Visti sabato 19 luglio.

COLLETTIVO GINSBERG Asa Nisi Masa
Drammaturgia concerto che utilizza la musica per destrutturare il senso del discorso ed imporre una direzione liricamente eversiva alla narrazione di parola. Musica meticcia e ruvida che travolge parole aspre di amori rivoluzionari e crudi rituali con un impatto che da sonoro tende a farsi visivo, negli spazi dello Sferisterio. Protagonisti Cristian Fanti, la voce, Federico Visi, chitarre elettriche e Moog, Alberto Bazzoli, pianoforte, organo e Fender Rhodes, Gabriele Laghi, contrabbasso, Eugenioprimo Saragoni, batteria e percussioni e Riccardo Morandini, chitarra. Testi da Pasolini, Campana, ovviamente Ginsberg, Miller e Bukowski con incursioni nel romagnolo fiammeggiante di Raffaello Baldini.

MOTUS Caliban Cannibal
L'evento (forse) è accaduto e il mondo si è capovolto, non restano che naufraghi e naufragi che indagandosi cercano di riconoscersi compagni. Continua la riflessione di Enrico Casagrande e Daniela Nicolò da La Tempesta di Shakespeare, filtrata dai secoli attraversati tra suggestioni e riscritture, ma non intaccata nella profondità delle sue domande su cos'è il potere, oltre la politica  e fin nei territori della metafisica o anche, se vogliamo dell'estetica e dell'arte che non è un altrove alieno e liberato (Prospero è un regista o un produttore?). “A” e “C” (Ariel lo spirito boschivo liberatosi nel corpo di Silvia Calderoni e Calibano, un Moahamed Alì Ltaief-Dalì che non è un attore ma un testimone di eventi reali) si interrogano tentando di riconoscersi e di riconoscere un luogo al di là delle chiusure identitarie. Si interrogano dentro una tenda da cui la drammaturgia ruba immagini rimontandole come in un film, quasi a ricostruire ed enfatizzare la finzione come macchina significante essenziale del mondo. Una tenda, simbolo del nomadismo come illusione di libertà e liberazione che naufraga di fronte alla inesausta ripetitività e riproduzione dei meccanismi del potere.
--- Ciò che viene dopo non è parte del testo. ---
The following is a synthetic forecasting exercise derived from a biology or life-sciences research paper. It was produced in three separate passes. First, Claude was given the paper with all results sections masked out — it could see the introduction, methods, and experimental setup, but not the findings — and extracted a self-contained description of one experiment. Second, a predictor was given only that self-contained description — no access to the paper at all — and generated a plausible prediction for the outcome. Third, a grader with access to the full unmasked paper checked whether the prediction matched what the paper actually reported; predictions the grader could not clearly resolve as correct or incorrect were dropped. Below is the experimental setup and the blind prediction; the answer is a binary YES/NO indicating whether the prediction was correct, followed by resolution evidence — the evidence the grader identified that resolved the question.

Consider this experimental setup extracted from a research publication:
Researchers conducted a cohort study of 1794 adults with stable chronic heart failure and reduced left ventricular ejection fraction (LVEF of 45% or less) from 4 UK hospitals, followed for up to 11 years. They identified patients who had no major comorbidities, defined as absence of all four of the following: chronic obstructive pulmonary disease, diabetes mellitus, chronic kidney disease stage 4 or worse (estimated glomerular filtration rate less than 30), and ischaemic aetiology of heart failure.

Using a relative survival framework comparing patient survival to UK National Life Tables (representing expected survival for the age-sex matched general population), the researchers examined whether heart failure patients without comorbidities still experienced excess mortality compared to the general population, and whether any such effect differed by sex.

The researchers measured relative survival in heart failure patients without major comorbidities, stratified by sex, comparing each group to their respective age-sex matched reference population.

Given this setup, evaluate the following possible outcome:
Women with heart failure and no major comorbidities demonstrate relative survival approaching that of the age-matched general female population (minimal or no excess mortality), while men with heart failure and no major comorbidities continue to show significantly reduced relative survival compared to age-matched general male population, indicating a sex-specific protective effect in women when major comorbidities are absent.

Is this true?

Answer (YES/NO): YES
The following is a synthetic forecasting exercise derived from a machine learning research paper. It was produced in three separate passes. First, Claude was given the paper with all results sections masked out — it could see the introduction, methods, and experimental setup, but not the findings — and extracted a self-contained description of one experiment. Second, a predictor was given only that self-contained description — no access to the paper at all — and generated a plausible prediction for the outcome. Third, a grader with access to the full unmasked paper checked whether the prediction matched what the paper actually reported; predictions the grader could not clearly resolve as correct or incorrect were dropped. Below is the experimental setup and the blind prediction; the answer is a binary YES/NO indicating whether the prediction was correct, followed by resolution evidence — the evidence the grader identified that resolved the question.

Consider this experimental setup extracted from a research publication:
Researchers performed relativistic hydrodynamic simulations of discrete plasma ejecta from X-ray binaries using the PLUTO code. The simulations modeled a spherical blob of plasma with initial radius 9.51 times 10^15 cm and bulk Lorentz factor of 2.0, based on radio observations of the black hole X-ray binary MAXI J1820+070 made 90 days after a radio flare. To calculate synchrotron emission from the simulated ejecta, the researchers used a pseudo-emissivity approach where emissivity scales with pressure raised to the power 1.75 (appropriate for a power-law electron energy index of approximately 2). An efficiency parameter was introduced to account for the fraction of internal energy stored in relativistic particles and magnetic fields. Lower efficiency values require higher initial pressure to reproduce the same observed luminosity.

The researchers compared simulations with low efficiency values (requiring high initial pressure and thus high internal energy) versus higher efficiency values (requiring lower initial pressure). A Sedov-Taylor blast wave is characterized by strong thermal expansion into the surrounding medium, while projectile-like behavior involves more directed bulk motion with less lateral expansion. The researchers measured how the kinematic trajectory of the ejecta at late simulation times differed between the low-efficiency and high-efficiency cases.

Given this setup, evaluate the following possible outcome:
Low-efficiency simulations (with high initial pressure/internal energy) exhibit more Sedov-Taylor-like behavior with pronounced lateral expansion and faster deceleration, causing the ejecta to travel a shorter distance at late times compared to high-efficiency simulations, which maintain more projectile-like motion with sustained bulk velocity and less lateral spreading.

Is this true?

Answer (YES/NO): YES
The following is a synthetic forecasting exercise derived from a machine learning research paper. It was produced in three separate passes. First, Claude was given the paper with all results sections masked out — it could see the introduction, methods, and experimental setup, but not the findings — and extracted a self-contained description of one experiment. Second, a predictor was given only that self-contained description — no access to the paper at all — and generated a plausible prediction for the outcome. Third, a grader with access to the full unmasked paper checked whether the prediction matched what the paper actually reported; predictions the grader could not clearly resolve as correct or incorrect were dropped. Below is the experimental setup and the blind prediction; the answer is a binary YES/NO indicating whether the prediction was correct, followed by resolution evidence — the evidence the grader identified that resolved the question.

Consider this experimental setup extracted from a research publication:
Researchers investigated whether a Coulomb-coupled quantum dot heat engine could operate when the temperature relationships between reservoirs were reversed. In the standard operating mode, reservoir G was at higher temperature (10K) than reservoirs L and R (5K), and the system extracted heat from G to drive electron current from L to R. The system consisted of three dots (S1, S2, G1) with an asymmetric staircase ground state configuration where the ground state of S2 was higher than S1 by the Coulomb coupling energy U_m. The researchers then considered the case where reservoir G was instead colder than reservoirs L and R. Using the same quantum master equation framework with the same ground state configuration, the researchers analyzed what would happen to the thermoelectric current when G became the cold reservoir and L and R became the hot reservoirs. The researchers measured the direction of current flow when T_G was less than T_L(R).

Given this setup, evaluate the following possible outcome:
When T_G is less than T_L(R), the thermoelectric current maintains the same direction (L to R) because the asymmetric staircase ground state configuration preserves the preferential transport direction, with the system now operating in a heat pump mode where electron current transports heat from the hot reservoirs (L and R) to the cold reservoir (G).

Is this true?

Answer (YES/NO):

Un lavoro drammaturgico dunque costruito sanguinettianamente sull'attore come persona in scena così da mostrare e dimostrare la finzione alienante e liberatoria. Ma la domanda resta non risposta, e la domanda è quella antica, lucidamente celata da Shakespeare nel meccanismo drammaturgico smontato, destrutturato e rimontato da Motus. La domanda è quella relativa alla cogenza del potere rispetto alla umanità organizzata in Società o comunità sociale, e quindi alla sua eventuale irreversibile necessità. Cambiare i fattori e umanizzare i protagonisti ma senza cambiare la struttura profonda accettandone l'inevitabilità, è la risposta forse anche ottimistica del bardo. Una bella drammaturgia, una narrazione quasi in transito tra noi e dentro di noi, la narrazione di un dopo che ancora aspettiamo. È infine una rispondere alla confusione e alla diffidenza verso una politica sclerotizzata in ceti e caste e per ricucire una condivisione in comunità che precede, direi filosoficamente, ogni concreto gesto politico.
L'incontro con i due drammaturghi, la mattina del 20, ha confermato la fatica e le esitazioni di un lavoro che viene offerto, quasi gettato al pubblico, perché venga condiviso e, forse, anche alleviato nella sua fatica e sofferenza.